▶ Set of tasks
- a) In the Bitcoin rebound commentary, what percentage of the 149 poll votes said the rebound was a trap to lure in longs?
- b) Continue the Bitcoin rebound commentary from where it stops.

Is this recent small rebound in Bitcoin a genuine breakout or just a trap? A few days ago, we conducted an emotional poll to see what everyone thinks.



The poll results are quite interesting—out of 149 votes, 79% believe it's a "trap to lure in longs, and there will be more drops," while the remaining 21% disagree. In other words, the mainstream market sentiment is: the structure of a big decline hasn't changed; it's just a rebound.

But that's just at the emotional level. Let's look at the data to see if it can confirm this judgment:

**Positions are piling up, but the rebound strength is weak**

The total open interest across the network is now 144 billion, up 2.56% from before. Interestingly, the price has only risen slightly, while open interest continues to climb. What does this indicate? Traders are using leverage to add positions, betting on a reversal. Once the trend turns, chain liquidations will be particularly fierce.

Trading volume has indeed been active, with 24-hour volume reaching 248.27 billion, an increase of less than 30%. But liquidation scale is also rising, with 24-hour liquidations at 4.11 billion, up 52%. This kind of volatility-driven rebound doesn't resemble a trend reversal at all; it looks more like emotional trading and leverage chaos.

**More longs, but enthusiasm cooling**

From the exchange's long-short ratio, the number of longs is indeed higher than shorts—1.21 on one major exchange, 1.27 on another. That's the problem: during the most crowded long positions in the rebound phase, it's also the easiest time to be "caught off guard and hammered."

▶ Material shown
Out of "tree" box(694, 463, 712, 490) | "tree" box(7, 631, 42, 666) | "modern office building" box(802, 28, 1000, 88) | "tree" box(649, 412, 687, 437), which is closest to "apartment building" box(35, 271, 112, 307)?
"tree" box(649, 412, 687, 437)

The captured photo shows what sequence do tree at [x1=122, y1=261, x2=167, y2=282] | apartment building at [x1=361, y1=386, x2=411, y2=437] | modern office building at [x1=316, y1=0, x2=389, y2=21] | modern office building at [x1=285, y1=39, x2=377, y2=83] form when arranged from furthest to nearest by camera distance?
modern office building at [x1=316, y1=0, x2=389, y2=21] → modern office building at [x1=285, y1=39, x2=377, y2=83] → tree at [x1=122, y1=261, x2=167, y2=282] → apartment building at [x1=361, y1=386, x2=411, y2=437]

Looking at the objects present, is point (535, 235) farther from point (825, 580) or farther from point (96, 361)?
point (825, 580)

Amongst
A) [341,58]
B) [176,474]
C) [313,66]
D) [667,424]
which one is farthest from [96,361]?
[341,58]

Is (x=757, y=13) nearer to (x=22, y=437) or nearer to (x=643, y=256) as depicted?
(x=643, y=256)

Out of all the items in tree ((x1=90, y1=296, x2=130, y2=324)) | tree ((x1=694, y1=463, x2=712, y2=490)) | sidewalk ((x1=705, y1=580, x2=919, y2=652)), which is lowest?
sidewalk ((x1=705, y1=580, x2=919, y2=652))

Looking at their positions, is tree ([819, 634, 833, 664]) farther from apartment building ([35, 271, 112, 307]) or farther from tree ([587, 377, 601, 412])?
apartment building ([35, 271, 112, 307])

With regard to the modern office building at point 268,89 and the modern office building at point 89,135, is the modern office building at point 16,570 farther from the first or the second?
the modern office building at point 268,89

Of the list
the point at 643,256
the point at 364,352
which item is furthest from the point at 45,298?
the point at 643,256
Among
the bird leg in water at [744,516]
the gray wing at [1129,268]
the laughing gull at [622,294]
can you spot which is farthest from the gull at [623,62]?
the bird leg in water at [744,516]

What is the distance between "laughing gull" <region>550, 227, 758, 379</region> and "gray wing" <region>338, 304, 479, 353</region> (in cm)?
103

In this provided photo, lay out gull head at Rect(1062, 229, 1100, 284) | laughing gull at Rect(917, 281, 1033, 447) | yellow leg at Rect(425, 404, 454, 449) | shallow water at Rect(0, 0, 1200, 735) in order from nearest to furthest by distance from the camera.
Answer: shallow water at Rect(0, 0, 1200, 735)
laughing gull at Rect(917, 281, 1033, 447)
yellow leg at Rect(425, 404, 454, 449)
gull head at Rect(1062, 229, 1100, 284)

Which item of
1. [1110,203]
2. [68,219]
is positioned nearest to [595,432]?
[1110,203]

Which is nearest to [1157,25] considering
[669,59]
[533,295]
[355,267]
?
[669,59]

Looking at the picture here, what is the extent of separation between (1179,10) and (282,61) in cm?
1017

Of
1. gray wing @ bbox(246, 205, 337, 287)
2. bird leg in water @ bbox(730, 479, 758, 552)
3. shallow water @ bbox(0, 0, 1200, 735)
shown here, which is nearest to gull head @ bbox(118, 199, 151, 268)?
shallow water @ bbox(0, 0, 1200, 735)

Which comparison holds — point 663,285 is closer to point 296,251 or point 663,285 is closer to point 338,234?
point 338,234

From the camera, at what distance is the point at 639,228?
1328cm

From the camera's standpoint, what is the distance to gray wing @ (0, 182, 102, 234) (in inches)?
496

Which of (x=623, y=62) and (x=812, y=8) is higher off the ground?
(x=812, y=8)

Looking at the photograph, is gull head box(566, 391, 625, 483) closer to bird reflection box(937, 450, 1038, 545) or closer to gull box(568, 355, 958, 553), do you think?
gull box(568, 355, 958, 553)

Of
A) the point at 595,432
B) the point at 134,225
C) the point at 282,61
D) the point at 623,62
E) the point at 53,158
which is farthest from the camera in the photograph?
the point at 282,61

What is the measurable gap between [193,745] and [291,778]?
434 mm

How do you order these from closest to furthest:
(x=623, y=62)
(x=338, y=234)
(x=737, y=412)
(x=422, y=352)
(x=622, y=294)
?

▶ Results in order
- a) 79%

- b)
Funding rates are also speaking. Positive rates are still present but have clearly weakened—on one exchange, the BTC funding rate dropped from 0.0049% to a lower level (a decline of over 50%), and another exchange saw an increase but the overall trend remains that bullish enthusiasm is cooling. It's like the bulls are gasping for air, not taking over the scene.

**Position assessment and trading ideas**

Currently, Bitcoin is around 93,700 yuan. The upper side looks like a ceiling for the rebound; unless volume can break through and sustain higher levels, the mainstream expectation is that failure to break higher will lead to a pullback.

Considering both sentiment and data, the probability of a trap and a sharp drop triggered by this small rally is relatively high. Based on this judgment, a short-selling strategy aligns better with the current situation:

**Suggested trading approach**
(Disclaimer: This is only personal analysis and does not constitute investment advice. Trade cautiously.)

- **Entry zone:** Gradually short in the 94,500–96,000 range, preferably closer to the upper side for better risk-reward
- **Stop-loss:** If the daily close is above 99,500, admit mistake
- **Take profit levels:**
- TP1: 90,900 (first support)
- TP2: 88,600 (key support)
- TP3: 83,000–80,600 (previous low test zone)

This is my current view on the market. Please analyze rationally.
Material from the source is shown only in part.